We abstracted data from medical records of all Olmsted county residents who underwent cholecystectomy at Mayo Clinic for the management of presumed gallstone or idiopathic AP between 1990 and 2005 (n = 239). Based on (i) significantly elevated liver enzymes (≥threefold increase of alanine aminotransferase or aspartate aminotransferase) on day 1 and (ii) the presence of gallstones/sludge in the gall bladder, we categorized patients into 4 groups: A (i + ii), B (i but not ii), C (ii but not i), and D (neither i nor ii). Recurrence rates of AP after cholecystectomy were determined in all groups.
The median follow-up after cholecystectomy was 99 months (range, 8-220). AP recurred in 13 of 142 patients (9%) in group A, 1 of 17 patients (6%) in group B, 13 of 57 patients (23%) in group C, and 14 of 23 patients (61%) in group D (P < .0001 D vs. all other groups and P = .001 C vs. groups A and B). No difference was seen in recurrence rates in groups A vs. B (P = 1.0). Recurrences were more frequent in patients with normal liver enzymes (A + B vs. C + D; P = .000003) and in patients without sonographic evidence of gallstones/sludge (A + C vs. B + D; P = .0008).

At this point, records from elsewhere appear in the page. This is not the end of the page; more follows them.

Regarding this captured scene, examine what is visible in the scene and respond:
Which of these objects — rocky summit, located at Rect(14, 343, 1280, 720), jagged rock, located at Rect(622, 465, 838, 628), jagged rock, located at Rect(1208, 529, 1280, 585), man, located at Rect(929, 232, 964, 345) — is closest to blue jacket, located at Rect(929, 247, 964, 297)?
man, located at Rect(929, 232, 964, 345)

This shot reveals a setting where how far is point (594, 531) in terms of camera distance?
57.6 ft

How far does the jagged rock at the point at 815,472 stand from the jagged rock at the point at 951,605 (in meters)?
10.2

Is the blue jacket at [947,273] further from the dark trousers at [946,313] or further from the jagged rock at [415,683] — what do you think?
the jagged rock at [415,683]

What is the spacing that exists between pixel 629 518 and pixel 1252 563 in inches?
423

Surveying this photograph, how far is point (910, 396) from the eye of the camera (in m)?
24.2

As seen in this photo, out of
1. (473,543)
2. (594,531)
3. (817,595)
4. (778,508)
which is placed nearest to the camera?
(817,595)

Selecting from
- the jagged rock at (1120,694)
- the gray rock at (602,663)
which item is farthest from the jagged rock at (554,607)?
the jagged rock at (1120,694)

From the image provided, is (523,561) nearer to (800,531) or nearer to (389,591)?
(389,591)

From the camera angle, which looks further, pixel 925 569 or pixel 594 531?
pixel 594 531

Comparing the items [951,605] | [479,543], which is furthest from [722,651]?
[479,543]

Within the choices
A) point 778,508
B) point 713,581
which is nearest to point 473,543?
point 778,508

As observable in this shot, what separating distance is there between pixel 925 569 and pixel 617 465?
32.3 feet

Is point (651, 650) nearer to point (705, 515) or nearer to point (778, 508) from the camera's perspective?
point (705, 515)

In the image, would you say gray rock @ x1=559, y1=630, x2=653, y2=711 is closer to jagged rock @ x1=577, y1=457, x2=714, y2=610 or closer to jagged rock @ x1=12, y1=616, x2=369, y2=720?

When AP is associated with significantly elevated liver enzymes on day 1, recurrence rates after cholecystectomy are low (9%). However, postcholecystectomy recurrence rates of AP are high in those without such laboratory abnormalities (34%), especially in those without gall bladder stones/sludge (61%) on abdominal ultrasonography. Our results raise doubts about the efficacy of cholecystectomy to prevent recurrent AP in patients with the absence of either a significant elevation of liver tests on day 1 of AP or gallstones and/or sludge in the gall bladder on initial ultrasound examination.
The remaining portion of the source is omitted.